Now that you’re older (feeling ripe at half a century??
), I bet you have a much clearer idea of what you’re looking for than you did 5 years ago. It’s almost an unconscious decision your psyche makes - you’ll meet a guy, go on a few dates, and feel a connection. He’ll have all or most of the on-paper stuff right, and you’ll vibe well with him… you’ll just feel that it’s right. But in the meantime, try and have a little bit of fun dating and playing the field, insofar as a serial monogamist can do that. After all, if you don’t know exactly what Mr. Wrong feels like, it’s much harder to know when Mr. Right waltzes in.

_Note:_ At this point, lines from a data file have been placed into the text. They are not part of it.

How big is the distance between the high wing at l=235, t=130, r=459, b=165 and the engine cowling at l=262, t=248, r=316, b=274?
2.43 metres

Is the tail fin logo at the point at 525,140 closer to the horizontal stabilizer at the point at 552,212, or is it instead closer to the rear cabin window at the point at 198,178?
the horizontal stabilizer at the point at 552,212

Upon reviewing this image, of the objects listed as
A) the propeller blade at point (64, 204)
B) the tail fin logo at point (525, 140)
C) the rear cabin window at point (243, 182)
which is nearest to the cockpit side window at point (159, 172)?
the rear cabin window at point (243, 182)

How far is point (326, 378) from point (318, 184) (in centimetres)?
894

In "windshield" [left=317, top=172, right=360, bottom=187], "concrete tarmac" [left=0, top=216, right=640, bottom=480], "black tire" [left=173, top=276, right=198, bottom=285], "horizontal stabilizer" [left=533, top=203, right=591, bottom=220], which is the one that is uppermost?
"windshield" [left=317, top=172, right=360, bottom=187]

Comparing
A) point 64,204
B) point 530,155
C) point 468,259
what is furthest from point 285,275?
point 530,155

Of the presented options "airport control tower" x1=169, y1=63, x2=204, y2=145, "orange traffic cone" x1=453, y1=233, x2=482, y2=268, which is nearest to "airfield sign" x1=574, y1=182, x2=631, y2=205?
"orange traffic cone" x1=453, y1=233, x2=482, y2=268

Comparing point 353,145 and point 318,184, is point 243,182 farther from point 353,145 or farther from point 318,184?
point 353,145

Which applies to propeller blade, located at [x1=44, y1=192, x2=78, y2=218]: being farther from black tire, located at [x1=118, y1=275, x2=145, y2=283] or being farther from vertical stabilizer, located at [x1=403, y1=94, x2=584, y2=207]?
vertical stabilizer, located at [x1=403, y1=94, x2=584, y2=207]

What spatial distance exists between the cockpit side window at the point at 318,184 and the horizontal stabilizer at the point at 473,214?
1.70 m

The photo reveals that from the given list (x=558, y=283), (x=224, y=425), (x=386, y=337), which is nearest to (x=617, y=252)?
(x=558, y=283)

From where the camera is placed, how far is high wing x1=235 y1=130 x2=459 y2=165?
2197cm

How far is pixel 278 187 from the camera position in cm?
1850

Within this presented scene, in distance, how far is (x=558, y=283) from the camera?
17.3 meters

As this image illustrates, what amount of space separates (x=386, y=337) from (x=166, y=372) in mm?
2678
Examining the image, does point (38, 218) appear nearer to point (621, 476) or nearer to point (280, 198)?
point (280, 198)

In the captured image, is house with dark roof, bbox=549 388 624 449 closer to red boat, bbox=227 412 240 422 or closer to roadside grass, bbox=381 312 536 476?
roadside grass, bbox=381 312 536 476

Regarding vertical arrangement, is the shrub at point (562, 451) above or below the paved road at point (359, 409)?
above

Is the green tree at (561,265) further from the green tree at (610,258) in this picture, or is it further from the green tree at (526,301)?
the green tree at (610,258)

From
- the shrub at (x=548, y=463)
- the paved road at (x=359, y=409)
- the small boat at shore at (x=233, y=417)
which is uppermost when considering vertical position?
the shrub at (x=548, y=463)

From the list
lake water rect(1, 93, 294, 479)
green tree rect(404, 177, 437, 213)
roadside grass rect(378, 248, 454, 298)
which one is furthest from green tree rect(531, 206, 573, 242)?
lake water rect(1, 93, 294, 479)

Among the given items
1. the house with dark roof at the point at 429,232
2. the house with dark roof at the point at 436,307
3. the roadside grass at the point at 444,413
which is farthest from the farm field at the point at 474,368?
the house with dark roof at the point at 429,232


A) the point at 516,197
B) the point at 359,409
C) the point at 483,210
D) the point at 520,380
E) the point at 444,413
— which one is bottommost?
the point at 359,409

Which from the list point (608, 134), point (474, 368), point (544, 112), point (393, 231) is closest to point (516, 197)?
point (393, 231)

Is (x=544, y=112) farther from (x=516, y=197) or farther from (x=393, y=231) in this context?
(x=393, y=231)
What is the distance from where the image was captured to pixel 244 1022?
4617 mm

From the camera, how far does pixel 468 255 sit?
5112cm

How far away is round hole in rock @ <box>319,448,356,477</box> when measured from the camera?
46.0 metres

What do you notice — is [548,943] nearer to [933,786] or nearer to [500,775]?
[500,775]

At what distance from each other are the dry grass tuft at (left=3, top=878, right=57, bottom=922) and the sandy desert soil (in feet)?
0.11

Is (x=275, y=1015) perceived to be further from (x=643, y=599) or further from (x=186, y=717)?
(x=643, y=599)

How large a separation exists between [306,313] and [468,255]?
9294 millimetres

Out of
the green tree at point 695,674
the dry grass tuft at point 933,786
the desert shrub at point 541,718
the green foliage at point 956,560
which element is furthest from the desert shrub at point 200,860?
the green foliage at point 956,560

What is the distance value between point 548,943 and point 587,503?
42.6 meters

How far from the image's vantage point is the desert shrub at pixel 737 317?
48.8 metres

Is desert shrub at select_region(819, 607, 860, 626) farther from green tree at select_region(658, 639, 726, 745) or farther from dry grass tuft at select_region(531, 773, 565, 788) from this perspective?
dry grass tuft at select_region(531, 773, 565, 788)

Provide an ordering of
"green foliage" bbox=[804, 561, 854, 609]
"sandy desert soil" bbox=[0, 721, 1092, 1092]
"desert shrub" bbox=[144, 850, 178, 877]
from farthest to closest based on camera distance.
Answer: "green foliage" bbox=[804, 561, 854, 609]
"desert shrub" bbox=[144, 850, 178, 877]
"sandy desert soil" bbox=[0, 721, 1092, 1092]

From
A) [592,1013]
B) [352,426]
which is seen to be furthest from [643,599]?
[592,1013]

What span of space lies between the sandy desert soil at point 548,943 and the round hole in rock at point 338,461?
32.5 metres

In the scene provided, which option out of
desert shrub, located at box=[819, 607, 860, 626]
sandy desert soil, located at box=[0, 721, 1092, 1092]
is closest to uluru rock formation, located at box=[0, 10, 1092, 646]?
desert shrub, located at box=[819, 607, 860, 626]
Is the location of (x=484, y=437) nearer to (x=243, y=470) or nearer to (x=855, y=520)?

The thing about dating is that the more you know who you are, the more you know what you’re looking for. At the same time you also know more about what’s right or wrong for you.
After my big breakup with someone I still feel to be my soulmate, I believed that I would never find someone who can make me feel complete and at peace.
The thing about life is that in the beginning, we can’t afford to be picky. For the most part no one reveals who they are at first. Not you nor the other person. Going with the flow, living life day by day always gives a good idea of whether or not something clicks there.
At the end of the day though, you have to know who you are, what you have as a person and what you need to make you feel whole. Like Erin said, you wouldn’t know what’s wrong, when you don’t know what;s right. More so in yourself, when you look into the heart of someone else.
yeah, you both have hit it on the head. i think the key to dating and finding that one person who’s the right fit really depends on how well you know yourself. if you don’t know who you are as a person, how can you find that person that will compliment you perfectly?
and you do have to go through the bad to get to the good. without the bad, it’d be unclear as to how good good is.